How to complete this task - Write out, word for word, the part of the article on Meta's stock rally starting at "A pair of AI" and ending at "of its models.".

Supplied text -
A pair of AI model launches and new details about Meta $META's custom chip efforts sent the company's shares up more than 5% Friday, enough to push the stock into positive territory for the year and cap a 15% weekly advance.
The rally follows three separate announcements this week. On Tuesday, Meta released Muse Image, an in-house image generation model available to consumers through the Meta AI app and to advertisers through its Advantage+ ad platform. Muse Spark 1.1 arrived Thursday, targeting agentic and coding use cases, and came bundled with a public developer API — marking the first instance of Meta putting a price tag on access to one of its models.
The API pricing undercuts rivals by a wide margin. Pricing for the API comes in at $1.25 per million input tokens and $4.25 per million output tokens. That compares with Anthropic's Opus 4.8 — the rival model Meta pointed to as a benchmark — which costs $5 per million input tokens and $25 per million output tokens. CEO Mark Zuckerberg characterized the pricing as roughly 25% of what Anthropic and OpenAI charge for comparable models.
Shares drew additional support from reporting that Iris, the company's first proprietary AI chip, is scheduled to move into production this September, CNBC reported. As an internal memo reviewed by Reuters outlined, Iris cleared its bug-testing phase in roughly six weeks without significant problems. Broadcom $AVGO is Meta's design partner on the chip, with Taiwan Semiconductor Manufacturing Co. handling fabrication. The chip is intended to supplement — not replace — the large volumes of GPUs Meta buys from Nvidia $NVDA and AMD $AMD.
The backdrop to this week's rally is Meta's first-quarter earnings report in April, when the company lifted its 2026 spending forecast to a range of $125 billion to $145 billion and watched its stock shed 7% as Wall Street grew skeptical that the massive infrastructure outlays would translate into meaningful new business lines. This week, Zuckerberg also told Bloomberg that Meta is exploring renting its AI computing capacity to third parties, a move that could open a new revenue stream outside the company's core advertising business.
Meta Superintelligence Labs, led by Alexandr Wang, developed both models. The lab debuted its first model, Muse Spark, in April, replacing the company's open-source Llama family. Even after the weekly surge, the Nasdaq $NDAQ's 13% year-to-date gain still outpaces Meta's performance.

Dataset excerpts -
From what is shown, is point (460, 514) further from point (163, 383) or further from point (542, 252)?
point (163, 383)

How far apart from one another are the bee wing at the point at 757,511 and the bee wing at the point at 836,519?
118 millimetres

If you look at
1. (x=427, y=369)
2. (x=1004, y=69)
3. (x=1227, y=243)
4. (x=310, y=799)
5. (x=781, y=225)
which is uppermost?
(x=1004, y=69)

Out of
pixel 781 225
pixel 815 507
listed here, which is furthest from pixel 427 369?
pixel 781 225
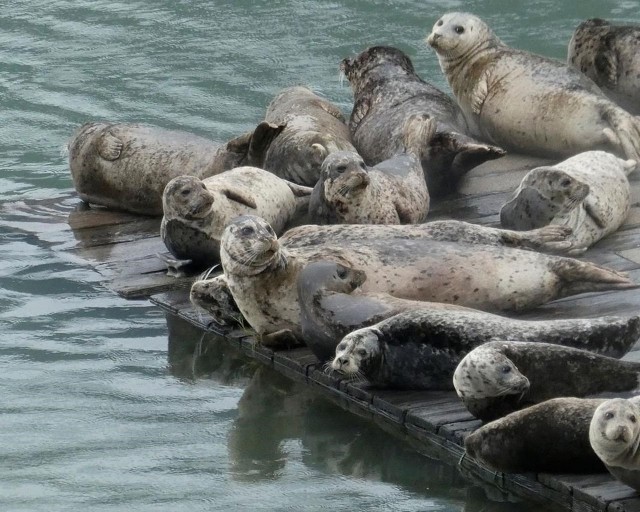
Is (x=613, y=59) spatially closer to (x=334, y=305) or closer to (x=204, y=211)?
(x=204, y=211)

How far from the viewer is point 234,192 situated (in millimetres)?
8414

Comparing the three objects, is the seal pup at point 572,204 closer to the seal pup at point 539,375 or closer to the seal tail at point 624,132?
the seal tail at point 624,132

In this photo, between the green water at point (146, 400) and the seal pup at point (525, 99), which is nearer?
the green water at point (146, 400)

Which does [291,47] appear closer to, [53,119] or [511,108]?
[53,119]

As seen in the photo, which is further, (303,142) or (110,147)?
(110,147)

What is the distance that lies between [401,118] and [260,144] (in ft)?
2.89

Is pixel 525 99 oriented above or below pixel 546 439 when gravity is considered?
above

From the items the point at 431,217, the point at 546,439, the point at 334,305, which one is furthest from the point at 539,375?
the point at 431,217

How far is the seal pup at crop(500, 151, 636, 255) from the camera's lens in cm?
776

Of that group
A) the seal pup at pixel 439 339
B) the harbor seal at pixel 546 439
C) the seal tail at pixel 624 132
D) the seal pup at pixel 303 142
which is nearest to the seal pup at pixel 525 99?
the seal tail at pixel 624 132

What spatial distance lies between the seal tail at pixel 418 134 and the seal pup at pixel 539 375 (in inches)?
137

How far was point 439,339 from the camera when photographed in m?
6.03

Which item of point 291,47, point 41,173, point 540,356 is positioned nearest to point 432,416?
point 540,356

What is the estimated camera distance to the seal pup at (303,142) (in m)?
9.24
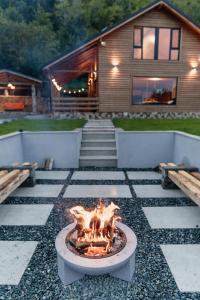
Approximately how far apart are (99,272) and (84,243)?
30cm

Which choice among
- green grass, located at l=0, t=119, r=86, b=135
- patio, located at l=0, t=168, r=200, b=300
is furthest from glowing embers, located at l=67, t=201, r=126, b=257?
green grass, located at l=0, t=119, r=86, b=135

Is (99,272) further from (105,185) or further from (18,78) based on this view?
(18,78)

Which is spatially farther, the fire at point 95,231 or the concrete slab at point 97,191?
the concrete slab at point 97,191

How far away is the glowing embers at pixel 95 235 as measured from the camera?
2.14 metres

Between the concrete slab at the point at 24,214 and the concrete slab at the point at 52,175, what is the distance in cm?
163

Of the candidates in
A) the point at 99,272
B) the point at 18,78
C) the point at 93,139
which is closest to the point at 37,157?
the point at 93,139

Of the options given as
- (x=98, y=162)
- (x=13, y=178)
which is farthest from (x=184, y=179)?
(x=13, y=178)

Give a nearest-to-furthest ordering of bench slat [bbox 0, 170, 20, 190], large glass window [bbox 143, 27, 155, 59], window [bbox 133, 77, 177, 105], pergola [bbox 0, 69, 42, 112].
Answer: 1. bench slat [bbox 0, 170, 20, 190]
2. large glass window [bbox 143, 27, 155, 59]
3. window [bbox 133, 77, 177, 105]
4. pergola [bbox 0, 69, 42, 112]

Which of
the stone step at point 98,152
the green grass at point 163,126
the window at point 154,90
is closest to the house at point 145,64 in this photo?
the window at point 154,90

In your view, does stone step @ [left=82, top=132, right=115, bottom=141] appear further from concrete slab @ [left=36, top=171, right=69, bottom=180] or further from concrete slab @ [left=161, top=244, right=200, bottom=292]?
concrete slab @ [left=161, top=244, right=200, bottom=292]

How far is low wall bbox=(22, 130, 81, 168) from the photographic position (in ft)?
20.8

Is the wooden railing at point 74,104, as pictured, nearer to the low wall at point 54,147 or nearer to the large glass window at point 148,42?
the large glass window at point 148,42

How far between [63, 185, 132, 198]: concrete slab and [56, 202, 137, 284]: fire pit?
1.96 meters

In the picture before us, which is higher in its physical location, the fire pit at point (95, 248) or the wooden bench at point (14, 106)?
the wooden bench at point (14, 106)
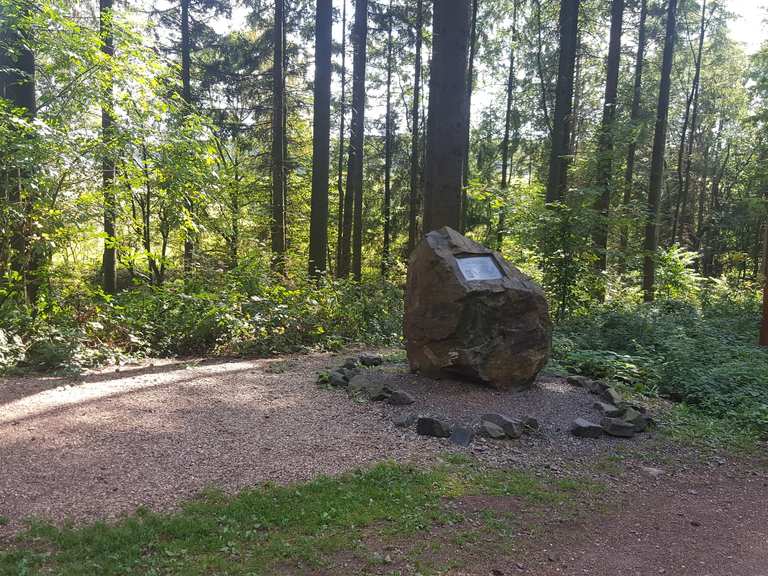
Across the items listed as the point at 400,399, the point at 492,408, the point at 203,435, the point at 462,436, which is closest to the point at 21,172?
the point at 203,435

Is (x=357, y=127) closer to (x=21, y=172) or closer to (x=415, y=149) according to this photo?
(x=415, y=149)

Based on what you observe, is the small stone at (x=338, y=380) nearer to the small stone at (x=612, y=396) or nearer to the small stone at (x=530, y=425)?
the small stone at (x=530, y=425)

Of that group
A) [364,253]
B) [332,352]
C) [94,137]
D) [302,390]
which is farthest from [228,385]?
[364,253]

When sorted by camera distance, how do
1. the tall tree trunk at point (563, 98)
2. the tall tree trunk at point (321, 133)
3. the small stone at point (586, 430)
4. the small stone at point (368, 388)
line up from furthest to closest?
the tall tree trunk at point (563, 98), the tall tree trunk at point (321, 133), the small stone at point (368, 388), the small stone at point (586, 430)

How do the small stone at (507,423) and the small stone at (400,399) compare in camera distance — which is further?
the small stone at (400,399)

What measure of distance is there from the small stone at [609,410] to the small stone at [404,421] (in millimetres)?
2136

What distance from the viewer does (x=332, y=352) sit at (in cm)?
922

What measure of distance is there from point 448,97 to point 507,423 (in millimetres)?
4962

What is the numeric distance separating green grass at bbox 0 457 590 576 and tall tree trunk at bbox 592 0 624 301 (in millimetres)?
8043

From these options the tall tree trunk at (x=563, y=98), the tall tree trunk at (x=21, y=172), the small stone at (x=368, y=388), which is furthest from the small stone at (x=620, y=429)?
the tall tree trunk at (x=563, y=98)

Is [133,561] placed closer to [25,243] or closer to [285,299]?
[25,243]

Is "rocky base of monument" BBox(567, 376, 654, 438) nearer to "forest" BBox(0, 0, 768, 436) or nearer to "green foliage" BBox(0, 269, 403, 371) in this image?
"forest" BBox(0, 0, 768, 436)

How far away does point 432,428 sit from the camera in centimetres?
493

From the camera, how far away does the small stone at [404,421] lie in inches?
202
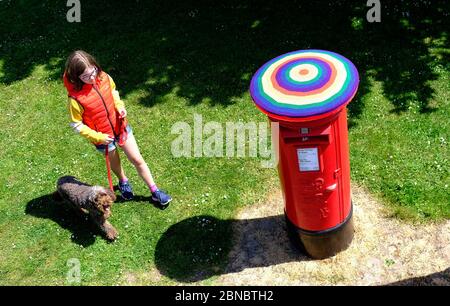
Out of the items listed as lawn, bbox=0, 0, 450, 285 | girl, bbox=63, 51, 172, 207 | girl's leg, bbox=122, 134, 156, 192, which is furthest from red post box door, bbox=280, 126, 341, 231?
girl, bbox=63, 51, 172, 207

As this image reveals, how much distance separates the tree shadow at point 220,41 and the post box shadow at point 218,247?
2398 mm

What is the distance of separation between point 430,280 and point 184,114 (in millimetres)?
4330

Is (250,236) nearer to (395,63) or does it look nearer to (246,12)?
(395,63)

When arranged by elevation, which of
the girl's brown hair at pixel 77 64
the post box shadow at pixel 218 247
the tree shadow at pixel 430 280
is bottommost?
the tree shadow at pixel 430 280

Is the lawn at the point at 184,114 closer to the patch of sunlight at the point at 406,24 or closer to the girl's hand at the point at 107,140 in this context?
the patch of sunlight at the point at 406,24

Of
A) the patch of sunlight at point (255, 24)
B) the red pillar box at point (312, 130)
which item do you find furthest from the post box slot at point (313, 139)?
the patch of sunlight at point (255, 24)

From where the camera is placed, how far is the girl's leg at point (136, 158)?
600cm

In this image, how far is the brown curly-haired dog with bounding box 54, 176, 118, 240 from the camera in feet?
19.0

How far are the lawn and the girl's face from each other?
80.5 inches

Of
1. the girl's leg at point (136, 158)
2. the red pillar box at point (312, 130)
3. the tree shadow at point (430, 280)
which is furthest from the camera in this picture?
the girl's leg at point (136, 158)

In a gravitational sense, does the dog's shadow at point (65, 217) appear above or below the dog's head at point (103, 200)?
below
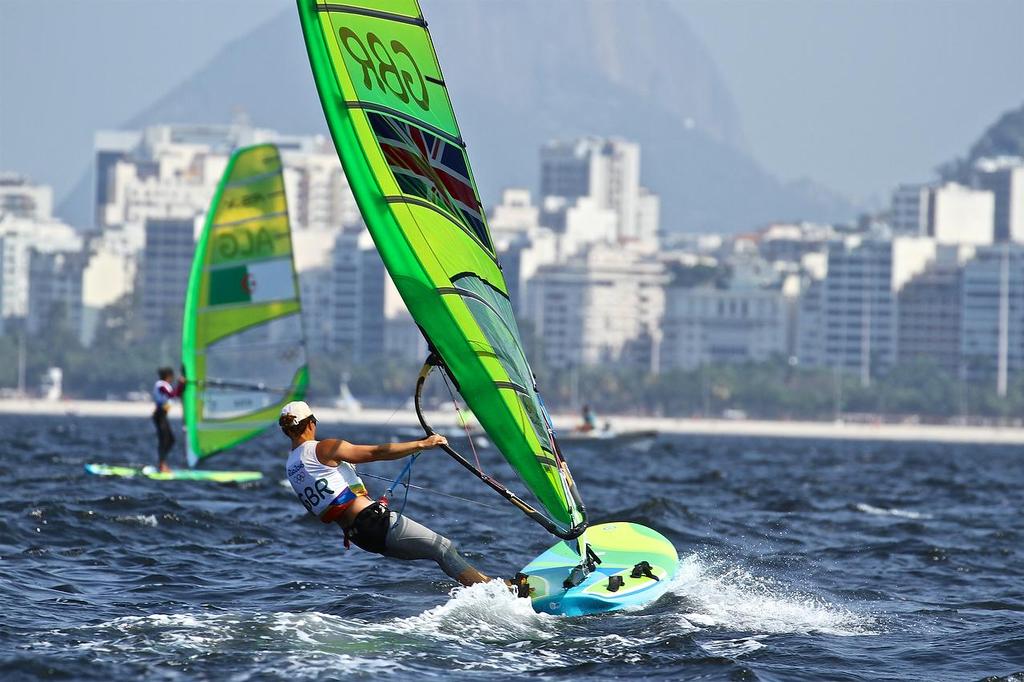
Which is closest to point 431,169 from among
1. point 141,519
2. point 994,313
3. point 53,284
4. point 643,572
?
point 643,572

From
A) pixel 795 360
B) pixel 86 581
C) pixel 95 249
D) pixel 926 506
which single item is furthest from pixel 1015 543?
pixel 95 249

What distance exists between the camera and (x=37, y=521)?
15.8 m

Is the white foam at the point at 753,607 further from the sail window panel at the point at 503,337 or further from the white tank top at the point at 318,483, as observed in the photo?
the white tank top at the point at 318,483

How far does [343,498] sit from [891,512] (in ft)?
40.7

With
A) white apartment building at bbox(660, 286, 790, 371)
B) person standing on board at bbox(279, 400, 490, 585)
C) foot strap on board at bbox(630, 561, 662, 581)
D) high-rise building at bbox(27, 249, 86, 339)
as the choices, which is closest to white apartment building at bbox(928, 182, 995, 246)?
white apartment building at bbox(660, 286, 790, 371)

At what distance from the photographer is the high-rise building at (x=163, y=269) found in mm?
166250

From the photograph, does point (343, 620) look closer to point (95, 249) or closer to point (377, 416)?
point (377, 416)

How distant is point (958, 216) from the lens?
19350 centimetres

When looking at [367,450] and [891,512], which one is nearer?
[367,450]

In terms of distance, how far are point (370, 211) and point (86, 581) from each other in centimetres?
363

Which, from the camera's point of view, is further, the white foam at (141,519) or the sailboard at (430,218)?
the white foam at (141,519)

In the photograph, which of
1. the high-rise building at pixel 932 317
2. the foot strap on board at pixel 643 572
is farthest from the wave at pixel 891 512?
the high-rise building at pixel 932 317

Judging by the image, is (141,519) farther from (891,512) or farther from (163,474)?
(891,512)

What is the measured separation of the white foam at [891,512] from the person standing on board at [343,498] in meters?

Response to the exercise -
A pair of AI model launches and new details about Meta $META's custom chip efforts sent the company's shares up more than 5% Friday, enough to push the stock into positive territory for the year and cap a 15% weekly advance.
The rally follows three separate announcements this week. On Tuesday, Meta released Muse Image, an in-house image generation model available to consumers through the Meta AI app and to advertisers through its Advantage+ ad platform. Muse Spark 1.1 arrived Thursday, targeting agentic and coding use cases, and came bundled with a public developer API — marking the first instance of Meta putting a price tag on access to one of its models.